* **TO DO**:
Give back each line of the records that contains the string "right". Upper and lower case must match.
══ LISTED RECORDS
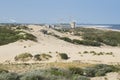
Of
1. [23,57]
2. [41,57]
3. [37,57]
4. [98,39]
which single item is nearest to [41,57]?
[41,57]

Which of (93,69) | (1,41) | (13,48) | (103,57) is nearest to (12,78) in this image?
(93,69)

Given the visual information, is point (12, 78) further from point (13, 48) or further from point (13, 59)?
point (13, 48)

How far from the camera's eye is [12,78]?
56.9 ft

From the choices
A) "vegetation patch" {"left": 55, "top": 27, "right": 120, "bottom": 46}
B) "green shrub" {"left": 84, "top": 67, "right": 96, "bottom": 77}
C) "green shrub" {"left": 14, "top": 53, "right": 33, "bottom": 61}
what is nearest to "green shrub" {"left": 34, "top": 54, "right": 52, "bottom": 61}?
"green shrub" {"left": 14, "top": 53, "right": 33, "bottom": 61}

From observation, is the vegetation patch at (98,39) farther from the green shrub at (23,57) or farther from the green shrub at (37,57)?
the green shrub at (23,57)

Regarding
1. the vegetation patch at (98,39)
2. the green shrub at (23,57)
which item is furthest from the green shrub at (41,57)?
the vegetation patch at (98,39)

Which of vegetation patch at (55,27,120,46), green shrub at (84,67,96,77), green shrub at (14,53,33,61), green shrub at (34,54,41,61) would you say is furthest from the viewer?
vegetation patch at (55,27,120,46)

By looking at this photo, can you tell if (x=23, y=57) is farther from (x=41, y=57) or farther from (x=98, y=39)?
(x=98, y=39)

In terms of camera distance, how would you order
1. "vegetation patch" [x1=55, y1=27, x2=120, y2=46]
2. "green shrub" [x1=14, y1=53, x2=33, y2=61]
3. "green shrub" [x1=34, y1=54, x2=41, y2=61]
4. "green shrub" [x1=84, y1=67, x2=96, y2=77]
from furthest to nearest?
"vegetation patch" [x1=55, y1=27, x2=120, y2=46]
"green shrub" [x1=14, y1=53, x2=33, y2=61]
"green shrub" [x1=34, y1=54, x2=41, y2=61]
"green shrub" [x1=84, y1=67, x2=96, y2=77]

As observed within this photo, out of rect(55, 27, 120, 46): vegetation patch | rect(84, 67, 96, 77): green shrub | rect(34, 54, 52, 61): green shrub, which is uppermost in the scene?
rect(84, 67, 96, 77): green shrub

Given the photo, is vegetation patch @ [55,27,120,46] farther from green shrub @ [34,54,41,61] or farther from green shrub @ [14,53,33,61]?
green shrub @ [14,53,33,61]

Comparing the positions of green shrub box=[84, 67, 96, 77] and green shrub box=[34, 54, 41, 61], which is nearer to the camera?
green shrub box=[84, 67, 96, 77]

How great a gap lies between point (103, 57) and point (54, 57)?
17.7 feet

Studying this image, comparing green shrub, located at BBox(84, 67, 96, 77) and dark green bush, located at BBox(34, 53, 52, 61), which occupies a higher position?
green shrub, located at BBox(84, 67, 96, 77)
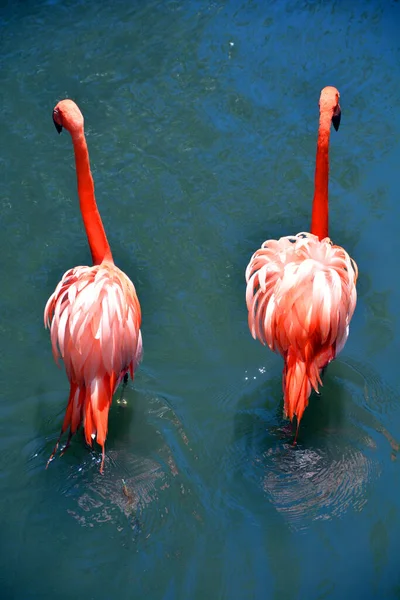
════
* **FINAL RESULT**:
A) "vegetation patch" {"left": 55, "top": 27, "right": 120, "bottom": 46}
B) "green shrub" {"left": 84, "top": 67, "right": 96, "bottom": 77}
C) "green shrub" {"left": 14, "top": 53, "right": 33, "bottom": 61}
what is nearest to "green shrub" {"left": 34, "top": 54, "right": 52, "bottom": 61}?
"green shrub" {"left": 14, "top": 53, "right": 33, "bottom": 61}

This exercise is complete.